Шедевр ли эта книга?
Да.
Чем? Техникой?
Нет.
Мате Залка
Судьба книги Николая Островского не менее поразительна, чем его собственная судьба.
В 1930-е годы говорили: секрет – в биографии автора. В 1940-е и 1950-е: все дело в писательском мастерстве. В 1960-е: ни в одной другой книге не воплотился с такой яркостью романтический дух 1920-х.
На рубеже перестроечных 1990-х точка отсчета сменилась: теперь Островский был порождением сталинизма, моделью фанатической одержимости, «винтиком машины»… если не тем самым топором, от которого во время оно летели щепки.
Вот та же карусель в малом варианте. Моя работа об Островском в 1965 году была забракована как невозможная к печати и враждебная по идеям. В 1971 году выпущена в свет в изуродованном виде, но и в этом виде объявлена на комсомольских инструктажах того времени клеветнической, а в печати – путаной и субъективной. В 1981 году она же – премирована Грамотой ЦК комсомола. В 1988-м объявлена в «Комсомольской правде» лучшей работой об Островском за последние десятилетия. В начале 1990-х годов она казалась иным читателям недостаточно радикальной и недопустимо апологетичной по отношению к одному из основных «мифов» сталинской эпохи.
Даже и из одного упрямства я отказываюсь вертеться в этой флюгерной карусели. Хватит того, что в 1965 году я начинал писать об Островском, чувствуя, что у меня зажат рот; чуть не полвека понадобилось, чтобы мне дали договорить то, что я хочу; далее я не сойду с этой точки; я готов уточнить формулировки, додумать следствия и осознать дальнейшие перемены климата вокруг моего героя, но я не сдвинусь с той позиции, на которую встал сразу: «Как закалялась сталь» – ключевая книга советских лет нашей истории, в ней – разгадка того, что произошло с нами и Россией.
Дело, разумеется, не только в биографии (хотя и в ней), ибо жизнь Островского – это жизнь тысяч его современников и соратников, а исповедь, пронявшую миллионы, написал именно он.

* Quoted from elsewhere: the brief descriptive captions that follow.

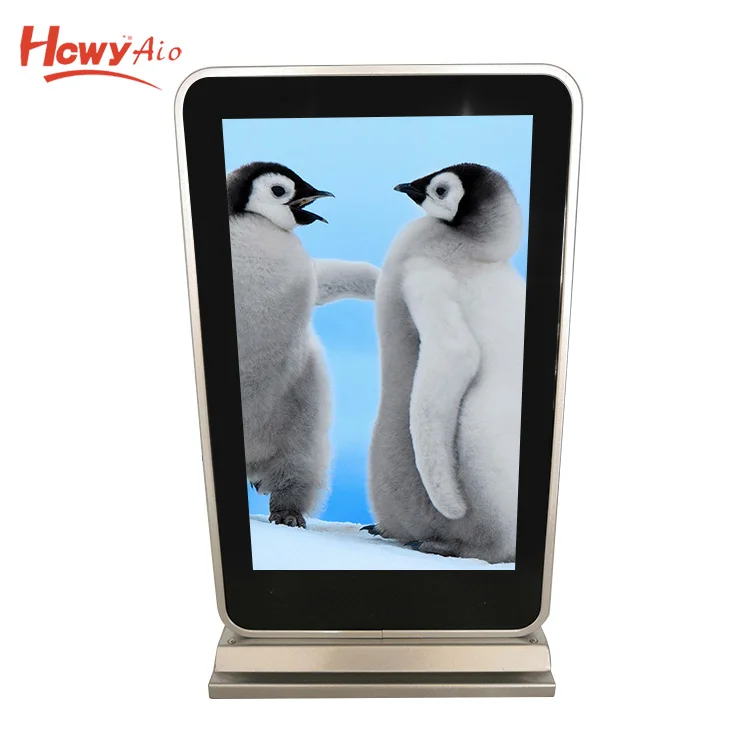 10inch 1024*600 16:9 Aluminium Casing Portable Digital Photo Frame Floor Standing Advertising Player with USB Interface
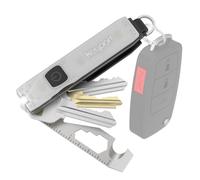 Keyport Pivot 2.0 Essential Plus Kit - Organizador de llaves premium + linterna llavero + multiherramienta abridor de botellas + Lost & Found todo en uno | Soporte moderno para llaves | Llavero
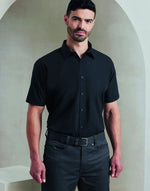 Premier Workwear Mens Short Sleeve Poplin Supreme Shirt - PR209M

Мастерство еще меньше прояснит тут дело (хотя Островский яростно учился «литтехнике» у «спецов»), ибо в ту же невеликую меру мастерства работали еще сотни его современников и коллег, литературных ремесленников, ударно призванных в литературу, но эмблемой эпохи стала именно его книга.

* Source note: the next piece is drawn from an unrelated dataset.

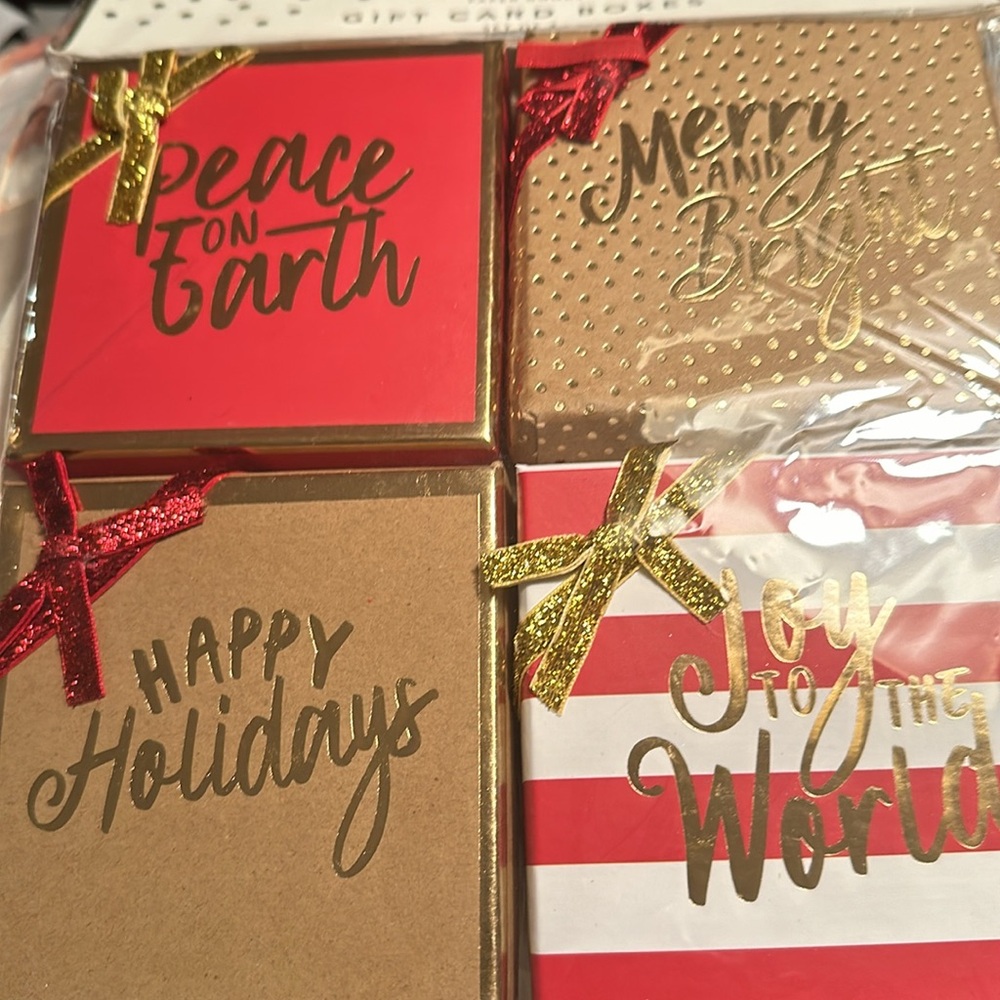 Sheffield home paper goods, bundle of gift card boxes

Славный романтический дух в ней, конечно, воплотился. Но вот теперь самый дух этот перевернут в нашей эмоциональной памяти, а истоки его по-прежнему не очень ясны историческому разуму. То есть масса факторов известна: нетерпимость, репрессии, гибель крестьянства, лагеря, иллюзии, ложь, но духовный поворот, сделавший все это возможным, все еще таится во тьме.